In a recent Scientific American blog, George Musser gave University of Maryland philosopher Ruth Kastner the opportunity to discuss her ideas about to resolve the difficulties with what is called the transactional interpretation of quantum mechanics.  She begins with a reference to physicist and writer Han Christian von Baeyer’s article in the June issue of Scientific American. She says about his article that in response to the deep questions about the meaning of quantum theory von Baeyer “discusses one proposal – a denial that the theory describes anything objectively real …”

This is a very misleading summary of what von Baeyer discusses.   I also wrote a few weeks ago about this article.  It’s the wave function that is thought to have no objective reality from the point of view that von Baeyer discusses.  This perspective (called Qbism) combines quantum theory and probability theory and sees the wave function as a powerful mathematical tool that provides the observer a way to make decisions about the surrounding quantum world.  I took note, in my post, of the fact that Bayesian statistics (the ones used in Qbism) are also used by cognitive scientists to model how we build our very immediate expectations of our world from sensory data.  And I quoted physicist Christopher Fuchs, a prominent proponent of Qbism, who said:

…even if quantum theory is purely a theory for apportioning and structuring degrees of belief, the question of “Why the quantum?” is nonetheless a question of what it is about the actual, real, objective character of the world that compels us to use this framework for reasoning rather than another.”

This doesn’t sound like a denial that the theory describes anything real.
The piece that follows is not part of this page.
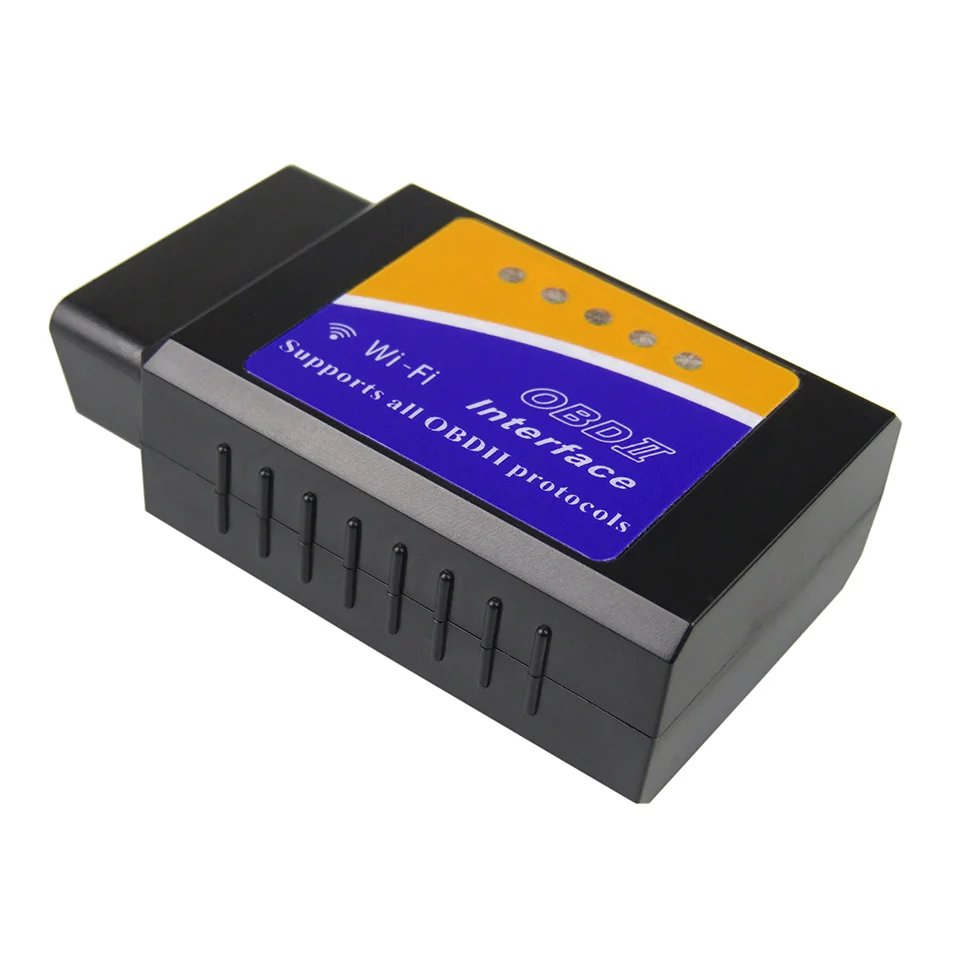 ELM-327-Outil de diagnostic de voiture, lecteur de code automatique OBD2, WiFi V1.5, ELM 327 V 1.5, adapté pour iOS et Android, ELM327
The transactional Interpretation that Kastner discusses in her blog was first proposed, she tells us,  by physicist John Cramer in the 1980s and can be traced back to physicists John Wheeler and Richard Feynman.  She says the following:

My development of the Transactional Interpretation makes use of an important idea of Werner Heisenberg: “Atoms and the elementary particles themselves … form a world of potentialities or possibilities rather than things of the facts.” This world of potentialities is not contained within space and time; it is a higher-dimensional world whose structure is described by the mathematics of quantum theory. (emphasis added)
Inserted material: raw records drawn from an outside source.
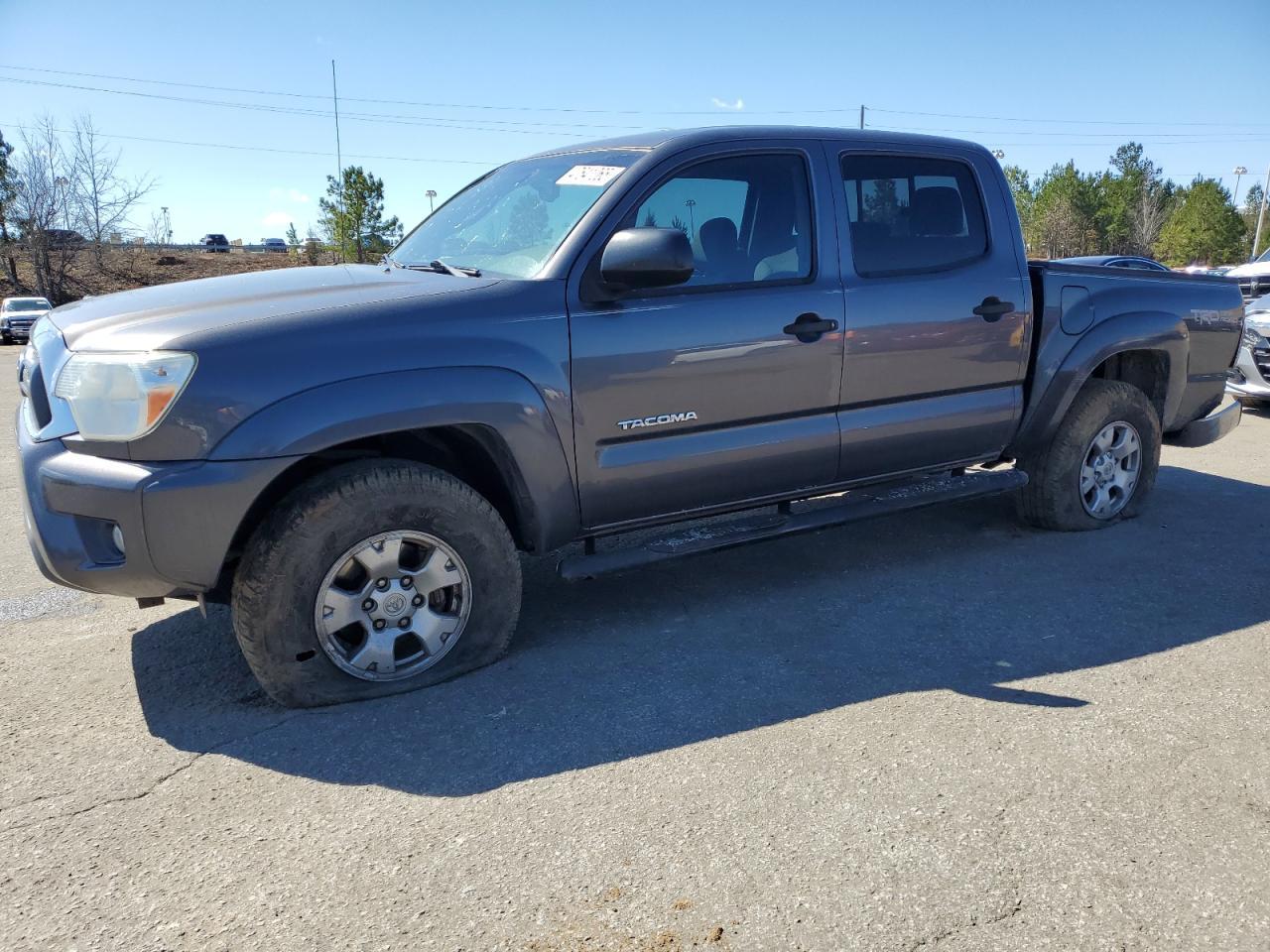 2013 TOYOTA TACOMA DOU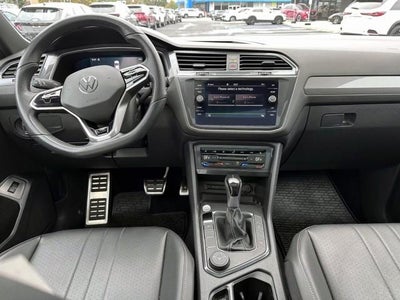 2022 Volkswagen Tiguan 2.0T SE R-Line Black 4MOTION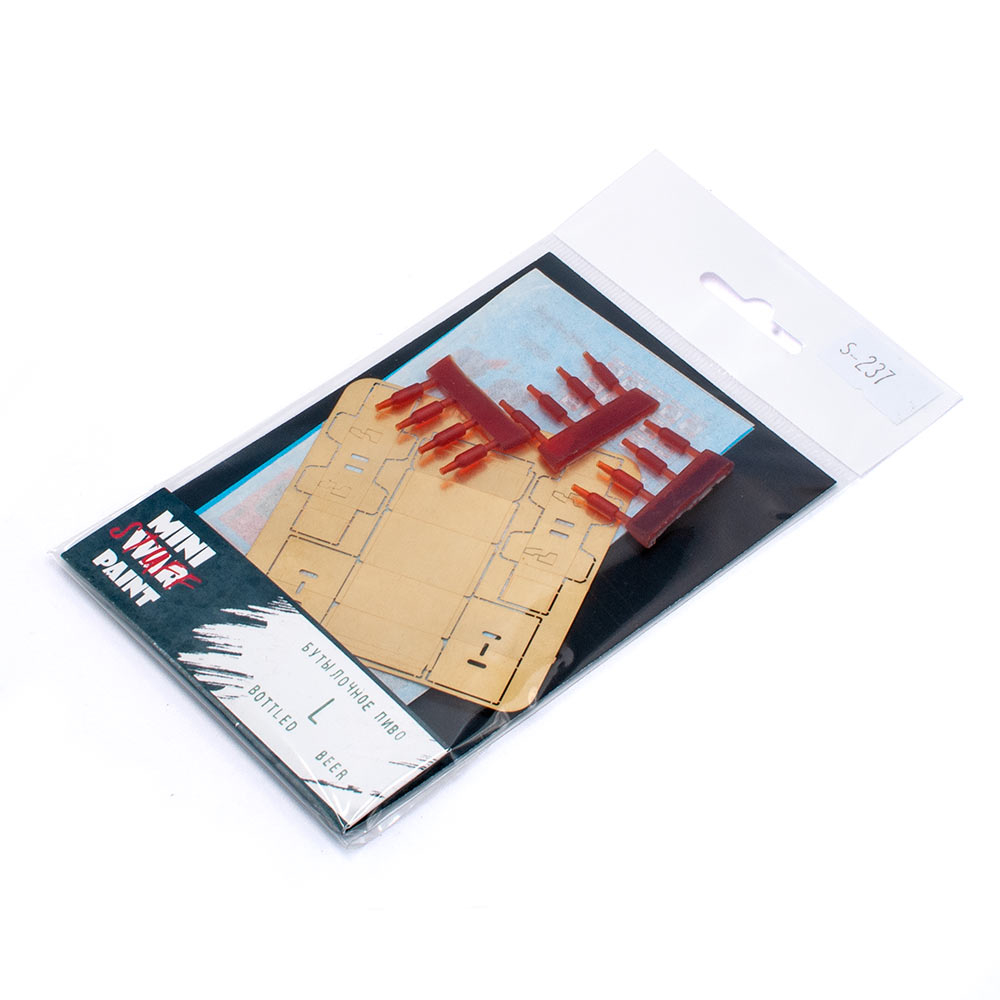 S-237 Бутылочное пиво, размер L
I wasn’t able to get a very clear picture of the history of the idea, nor her development of it from the blog, but the punch line is clear enough.  Her transactional picture assumes that “there is more to reality than what can be contained within space-time.”  It is somehow with the encounter of “potential events” (not contained within space-time) that “real energy may be conveyed within spacetime…”  and “delivered in the normal future direction.”

She goes on to say:

The transactional picture is conceptually challenging because the underlying processes are so different from what we are used to in our classical world of experience, and we must allow for the startling idea that there is more to reality than what can be contained within spacetime.

I had the impulse to bring these ideas together because of what they have in common, specifically, that what we see (in the most abstract sense of that word) consistently indicates how much we don’t see.  And, perhaps that there is even a strain on our mathematical ways because mathematics itself may have its roots in how the body ‘perceives.’  This doesn’t mean that progress can’t be made.  Bringing back a little bit from Christopher Fuchs:

For the Qbist, the lesson that the structure of quantum theory calls out to be interpreted in only this way is that the world is an unimaginably rich one in comparison to the reductionist dream.  It says that the world has excitement, risk, and adventure at its very core.

Considering how our mathematics brings us closer to this core is equally exciting.